There's a conversation happening in engineering teams about observability versus monitoring, and it actually matters. The distinction shapes how you instrument systems, what questions you can answer in production, and how fast you can debug when things break.

Traditional monitoring watches known metrics and alerts when they cross thresholds. For example, CPU above 80%, error rate above 1%, or latency p99 above 500ms. This approach is effective for known failure modes. You define the signals you care about in advance, set thresholds, and get paged when something crosses them. The limitation is that it only answers questions you thought to ask before the incident.

Observability, as defined by Charity Majors and others, means the system emits enough high-cardinality, high-dimensionality telemetry that you can ask arbitrary questions about its behavior in production and get answers. Instead of alerting on predefined thresholds, you explore the data to understand what happened. The key capability is debugging problems you've never seen before without deploying new instrumentation.

In practice, the shift to observability requires a significant investment in instrumentation. For example, at my previous company, we instrumented every API request with a unique identifier, allowing us to track the request across multiple services.
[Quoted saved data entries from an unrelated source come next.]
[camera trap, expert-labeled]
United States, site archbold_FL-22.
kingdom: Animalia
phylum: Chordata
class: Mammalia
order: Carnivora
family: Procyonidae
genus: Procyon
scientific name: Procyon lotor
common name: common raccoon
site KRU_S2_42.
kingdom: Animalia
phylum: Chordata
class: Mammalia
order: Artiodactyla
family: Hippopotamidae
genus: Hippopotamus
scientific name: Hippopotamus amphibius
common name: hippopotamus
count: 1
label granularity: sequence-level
This added about 10-15% overhead to our API latency, but the benefits far outweighed the costs. We were able to debug issues in minutes that previously took hours.

The practical difference between observability and traditional monitoring is structured events versus metrics and logs. A structured event is a JSON document emitted at the boundary of a request, including details like service name, endpoint, response time, user ID, feature flags, database query count, external call latencies, and any other fields relevant to that request. With structured events stored in a columnar store, you can query any dimension, such as slow requests for a specific user, error rates broken down by feature flag variant, or latency for requests that touched a specific external service.
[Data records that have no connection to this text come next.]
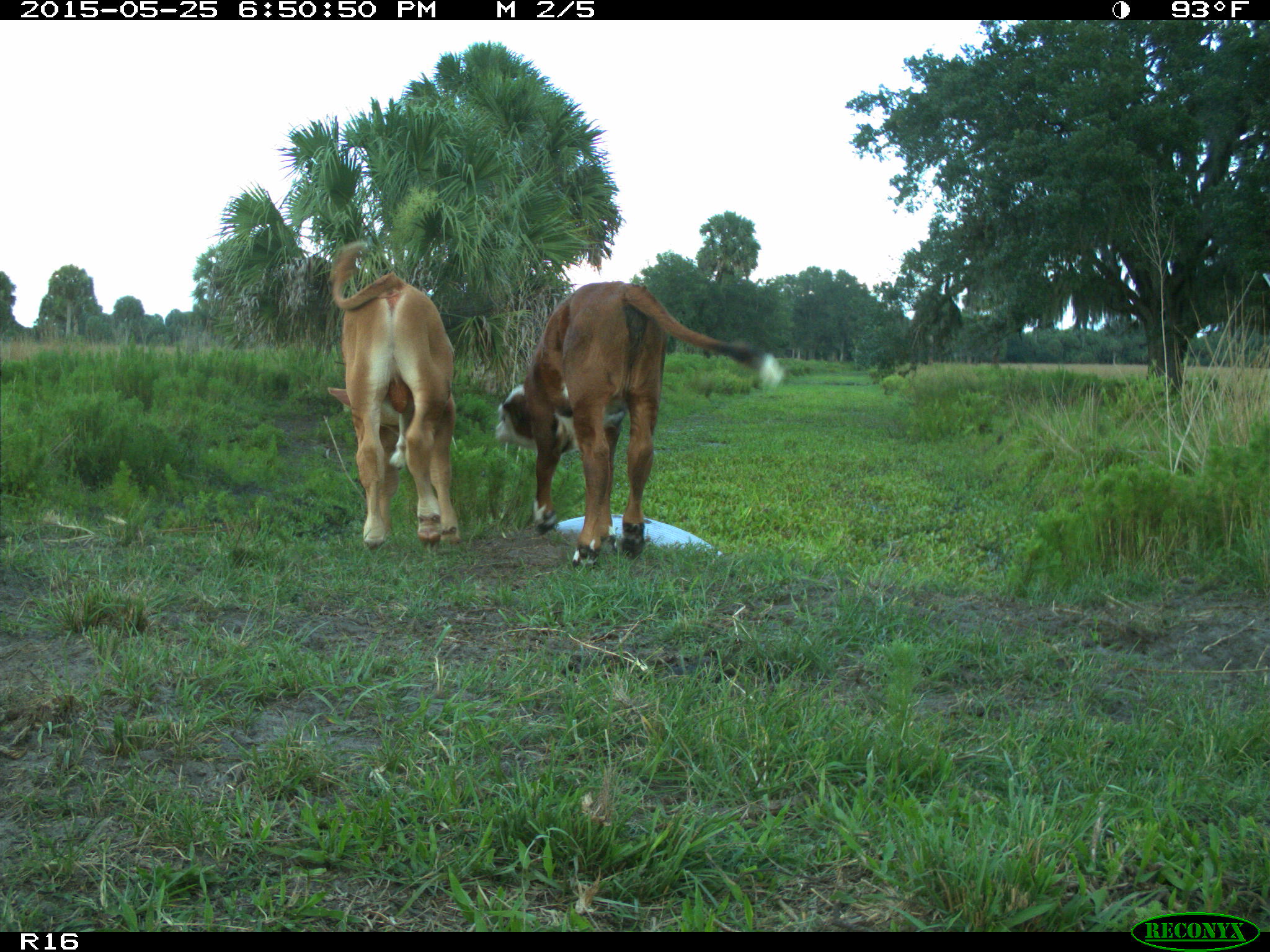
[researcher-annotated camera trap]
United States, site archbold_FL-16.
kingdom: Animalia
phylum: Chordata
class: Mammalia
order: Artiodactyla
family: Bovidae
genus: Bos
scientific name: Bos taurus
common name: domestic cow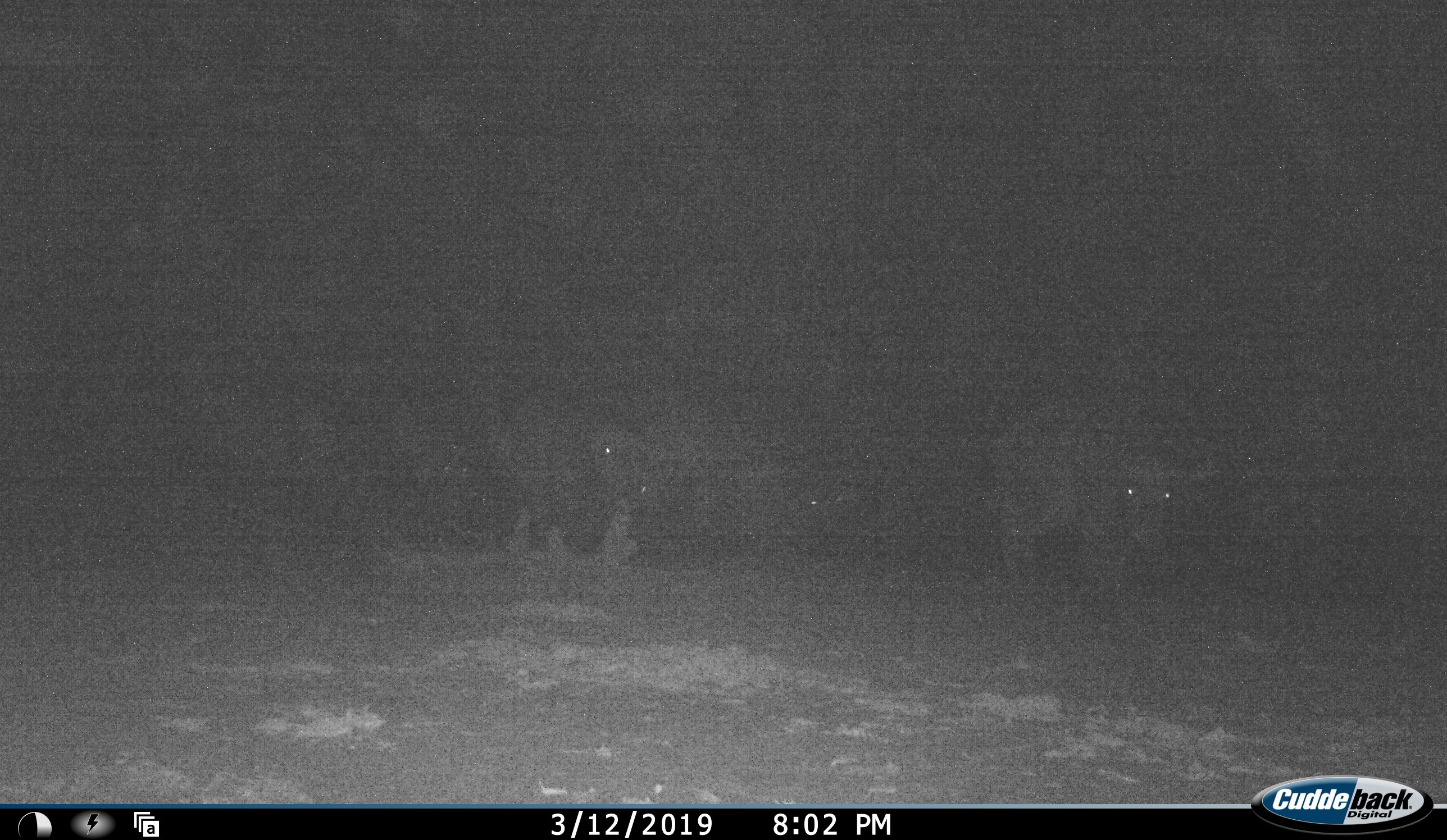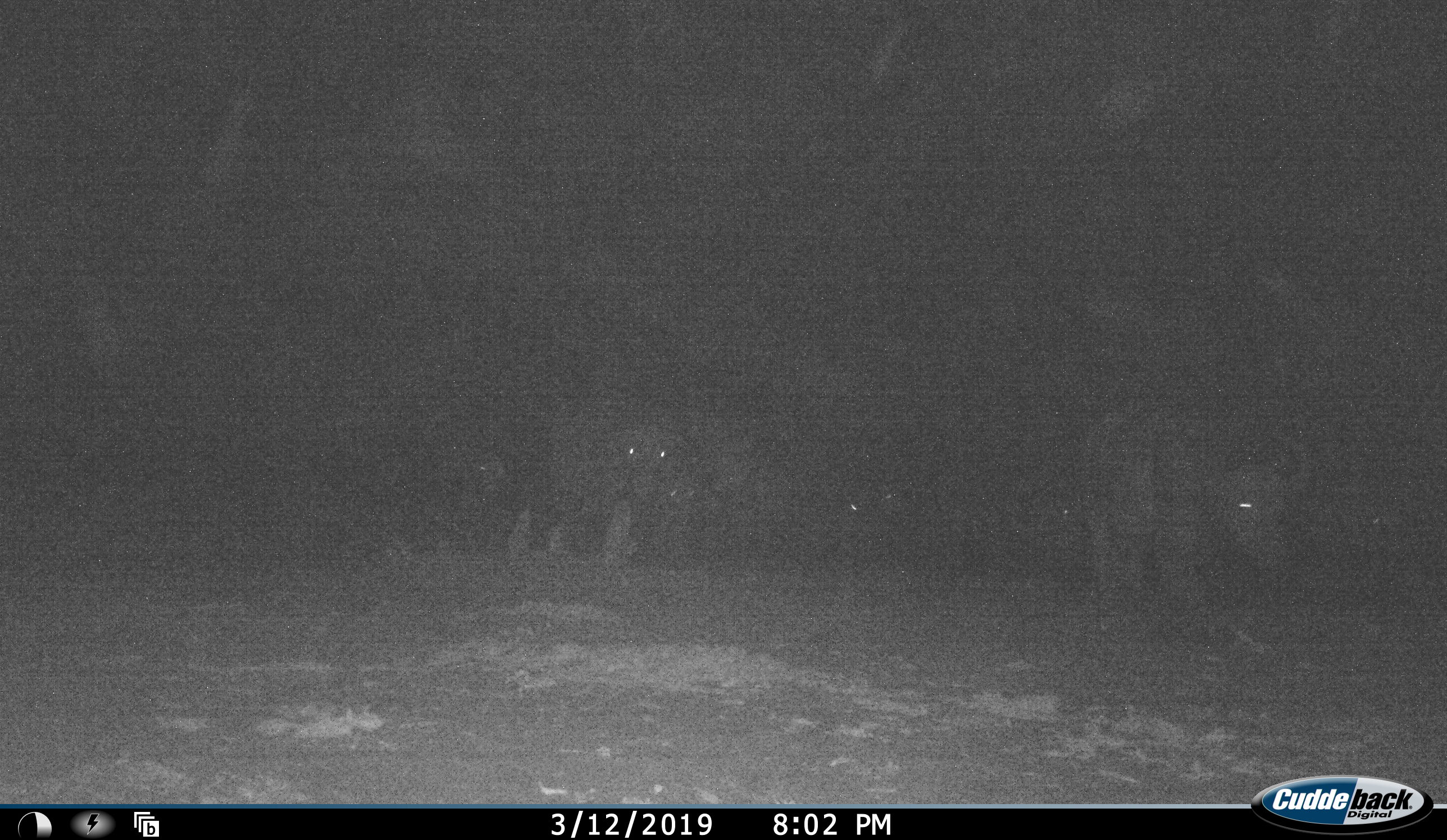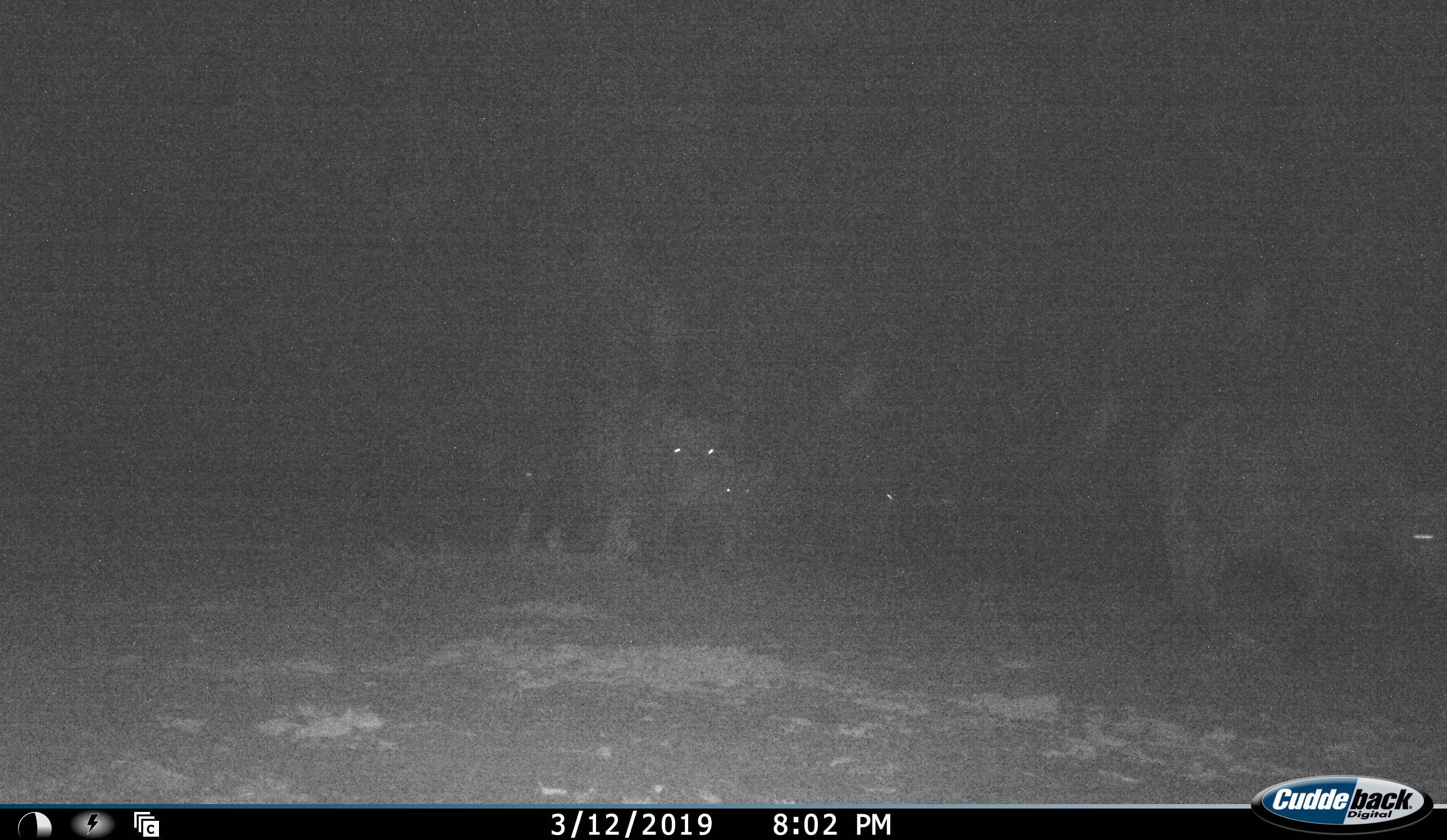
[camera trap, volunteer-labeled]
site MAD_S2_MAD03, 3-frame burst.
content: unidentified animal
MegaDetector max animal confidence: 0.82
For example, we used Honeycomb to store and query our structured events. We were able to ask questions like 'What is the error rate for requests from users in region X?' or 'What is the average latency for requests that touch our payment gateway?' These queries would have been impossible with traditional monitoring tools. We also used OpenTelemetry to standardize our instrumentation layer across vendors, which made it easier to switch between different observability tools.
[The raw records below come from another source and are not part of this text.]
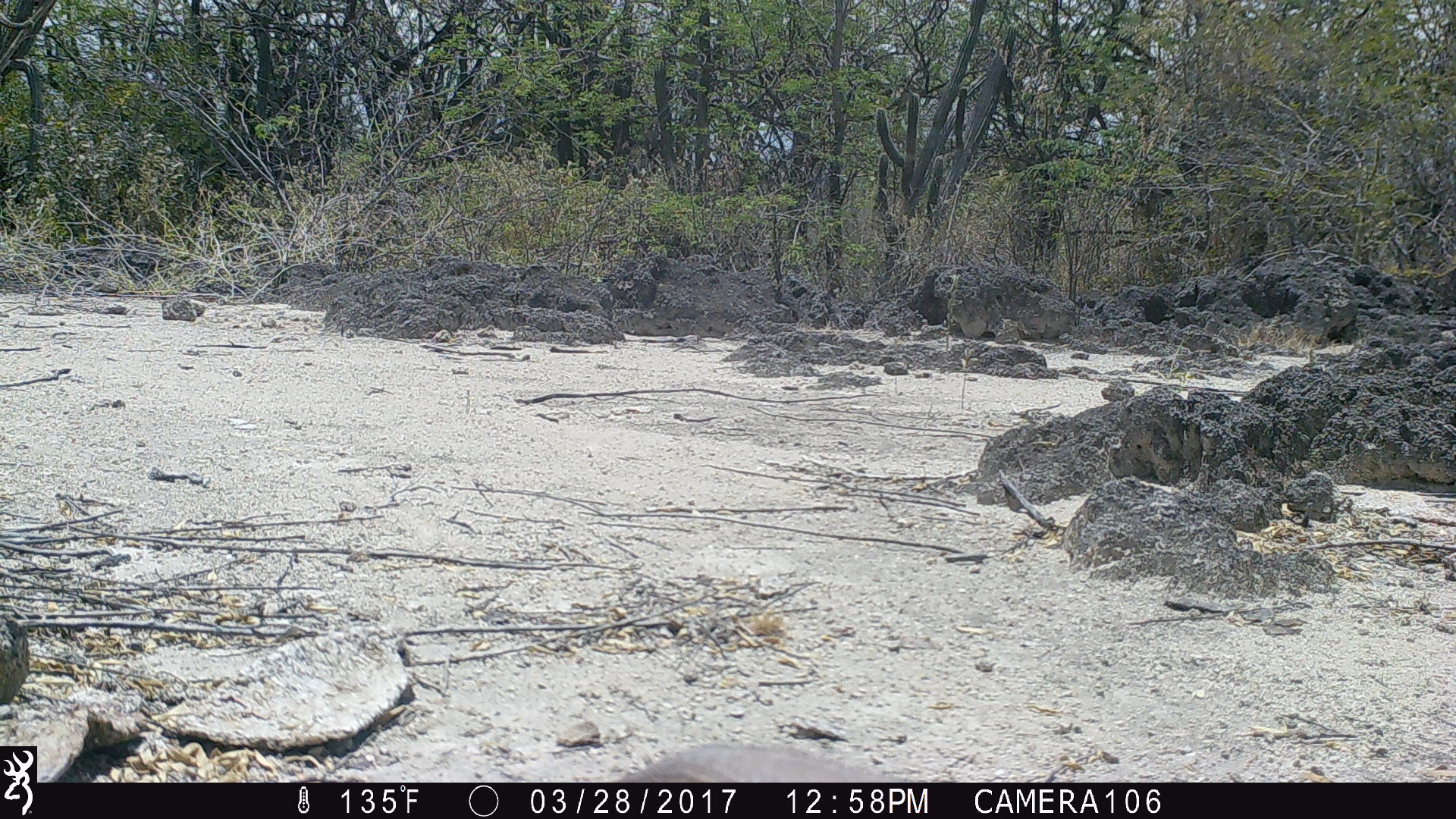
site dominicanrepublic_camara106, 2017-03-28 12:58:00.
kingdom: Animalia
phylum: Chordata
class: Reptilia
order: Squamata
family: Iguanidae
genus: Iguana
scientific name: Iguana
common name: typical iguanas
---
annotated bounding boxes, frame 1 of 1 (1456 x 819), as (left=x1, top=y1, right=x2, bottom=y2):
iguana: (left=609, top=741, right=924, bottom=781)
The tools that matter today for observability include Honeycomb, which is the reference implementation, founded by Charity Majors. Lightstep and Grafana Tempo provide distributed tracing. The OpenTelemetry project standardizes the instrumentation layer across vendors. The shift from custom metrics and log parsers to structured event emission and trace-based debugging is measurable in how quickly incidents are resolved, from hours of grep and metric dashboard switching to minutes of structured query exploration.

This shift in approach allows teams to move faster and be more efficient in debugging production issues. It's not just about having more data; it's about having the right kind of data that allows for flexible querying and exploration.

The distinction between observability and monitoring is not just academic; it has practical implications for how teams instrument their systems and debug issues. By adopting an observability approach, teams can gain a deeper understanding of their systems and improve their ability to debug complex issues.

As teams continue to adopt observability, it's likely that we'll see even more innovative tools and approaches emerge. The key is to stay focused on the core principles of observability and to continually evaluate and improve instrumentation and debugging practices.